Engine audio simulation

I’ve been searching for a few days now a way to do a vehicle engine audio. I’ve seen a lot of methods on how doing it, like changing the pitch and playback speed of the sound relative to RPM, having a set of audios with idle, and redline engine sounds with crossfading, and i came across this video:

And i found very interesting the way it was made, and i noticed this is the approach that the game Jailbreak used to make their sound engine.
And while trying the find the original file to this engine, i noticed that it was unavaliable, i tried reaching the original creator of it and i got no response.

I wanted to know how could i recreate this approach for my engine audio simulation.

How familiar are you with Fuzzy logic?

I know it’s a type of condition that uses a range of values, but i’ve never worked with it before

What makes you so certain jailbreak uses that?

I think they use a much simpeler approximation. Depending on your usecase, simple might be enough.

It uses the same Jailbreak’s engine sounds, and Jailbreak seems to have the same approach because of their engine sound crossfading

I’m by no means an expert, and haven’t used them outside of software like Labview and Matlab which does most of the heavy-lifting behind the scenes. Also, like @Apenz1 said, I doubt you’d need to use a proper Fuzzy controller to produce something like this when you can simply “hard-code” it using ratios of rpm range and limits.

To give a brief explanation, you were along the right lines with “uses a range of values”. Fuzzy logic takes a ‘boolean’ type comparison (e.g. Hot, or Warm, or Cold) and converts it to a ratio-type comparison (e.g. 60% Cold, 40% Warm) which can be more representative of the actual thing you’re trying to represent.
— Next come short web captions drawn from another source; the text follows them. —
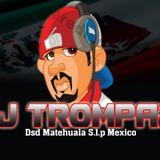 DJ TROMPAZ SONIDERO VS CUMBIA (LINERS)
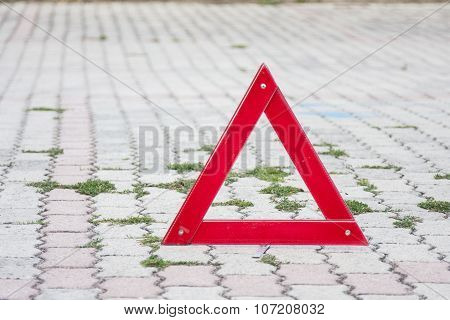 Emergency Warning Triangle
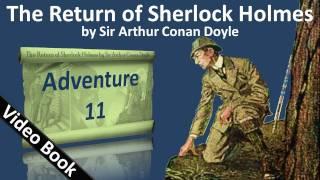 Adventure 11 - The Return of Sherlock Holmes by Sir Arthur Conan Doyle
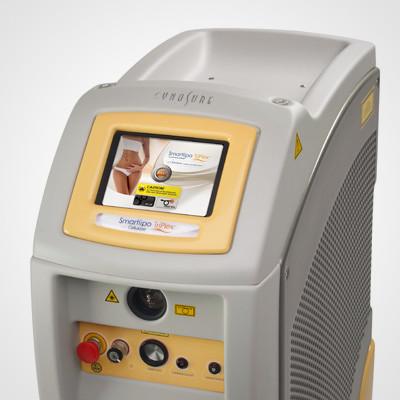 Urządzenie do laseroterapii Triplex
To use the same example:

You can then apply ‘generic’ rules, such as:

  1. If “Hot”, turn on A/C, turn off Heating
  2. If “Warm”, turn off A/C, turn off Heating
  3. If “Cold”, turn off A/C, turn on Heating

Then after the logic determines the ratios, it might then (based on our previous example), turn off the A/C and turn the Heating on to ~40% (as a guess).

From my understanding, it’s basically a means of producing a representative output based on a set of varying inputs. In your example, they’re (presumably) taking inputs of RPM and load, and using rules such as: "If RPM < 2000 AND load < 10000, Play ‘Idle’ "

Once the Fuzzy logic takes into account the weightings of all of the rules, it will produce variables that can then be applied to pitch/volume of each audio.

I’m not sure if there are any open-source lua libraries that you could utilise, and either way I’d probably just recommend considering each audio file and writing your own methods for each individually, such as:

local function getRatio(value, min, max)
    value = math.clamp(value, min, max); -- Clamps the value so you don't accidentally get ratios <0 or >1
    return (value - min) / (max - min);
end

local rpm = 1250; -- Example value within the range
local IdleStartPitch = 0.7; -- "minimum" pitch of the Idle sound
local MaximumIdleSoundIncrease = 0.2; -- "maximum" amount of pitch increase for the Idle sound

if (rpm > 500 and rpm < 2000) then
    local ratio = getRatio(rpm, 500, 2000)  -- Returns 0.5 (as 1250 is half-way between 500 and 2000)
    IdleSound.Pitch = IdleStartPitch +(MaximumIdleSoundIncrease *ratio); -- Gradually increases pitch as rpm increases up to 2000
end

Thanks for the explanation and help! I will be looking towards it.